What is Share Market
A share market is a place where shares (pieces of ownership in businesses) are bought and sold. It usually refers to the stock market, where stocks are traded. The share market can be used to measure the performance of a whole economy or particular sectors of it.
1. Plan your investment
Before investing in the share market, it is important to have a clear investment plan. This means setting out your investment goals and objectives, and how you plan to achieve them. It also involves research into which shares or investments are likely to help you reach your goals.
2. Decide how much to invest
Once you have a clear investment plan, you need to decide how much money you want to invest in the share market. You should only invest an amount that you can afford to lose without affecting your lifestyle. Remember, the share market can be volatile and shares can go up and down in value.
3. Consider using a broker
If you are new to investing in the share market, you may want to consider using a broker. A broker can provide guidance on which shares or investments may be suitable for you, based on your investment goals and objectives. They can also provide advice on how to buy and sell shares, and manage your portfolio of investments. However, brokers will charge fees for their services, so it is important to compare different brokers before choosing one. The Australian Securities and Investments Commission (ASIC) provides guidance on choosing a broker. ASIC’s MoneySmart website also provides information on how to start investing.

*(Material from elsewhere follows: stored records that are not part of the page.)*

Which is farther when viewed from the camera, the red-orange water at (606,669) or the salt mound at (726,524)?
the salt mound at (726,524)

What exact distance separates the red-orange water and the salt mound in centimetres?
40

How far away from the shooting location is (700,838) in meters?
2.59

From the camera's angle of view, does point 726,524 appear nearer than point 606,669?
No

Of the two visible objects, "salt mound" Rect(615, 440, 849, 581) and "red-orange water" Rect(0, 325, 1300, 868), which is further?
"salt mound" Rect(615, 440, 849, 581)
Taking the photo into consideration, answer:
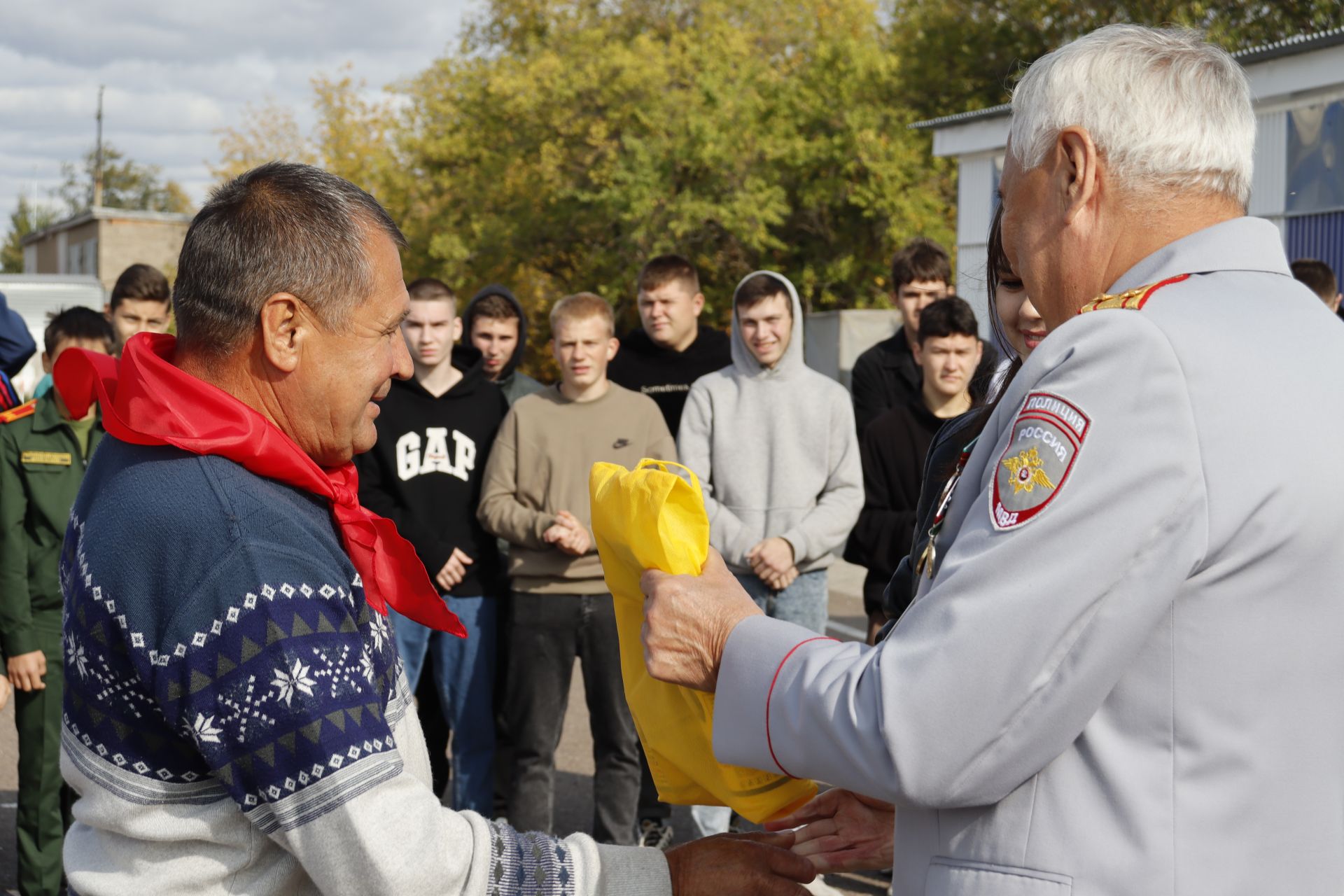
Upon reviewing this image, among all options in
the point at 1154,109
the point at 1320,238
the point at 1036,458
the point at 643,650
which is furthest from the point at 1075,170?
the point at 1320,238

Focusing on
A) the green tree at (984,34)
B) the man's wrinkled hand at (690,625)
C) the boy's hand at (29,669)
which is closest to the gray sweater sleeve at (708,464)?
the boy's hand at (29,669)

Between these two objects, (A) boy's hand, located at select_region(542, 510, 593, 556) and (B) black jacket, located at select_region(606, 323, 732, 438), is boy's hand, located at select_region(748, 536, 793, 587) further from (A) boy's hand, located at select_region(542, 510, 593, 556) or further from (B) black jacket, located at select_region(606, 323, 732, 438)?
(B) black jacket, located at select_region(606, 323, 732, 438)

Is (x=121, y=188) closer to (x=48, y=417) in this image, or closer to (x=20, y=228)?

If you are comfortable making your own investment decisions, you can buy shares directly through a share trading account with a stockbroker. You will need to open a share trading account with a stockbroker and deposit money into the account before you can buy shares. ASIC’s MoneySmart website provides information on how to open a share trading account. You can also buy shares in funds, which are a collection of different investments, including shares, managed by a fund manager. Funds can provide diversification, which means your investment is spread across a range of shares and other investments. This can help to reduce risk, as the value of each share or investment in the fund will not all move in the same direction at the same time. ASIC’s MoneySmart website provides information on how to invest in funds.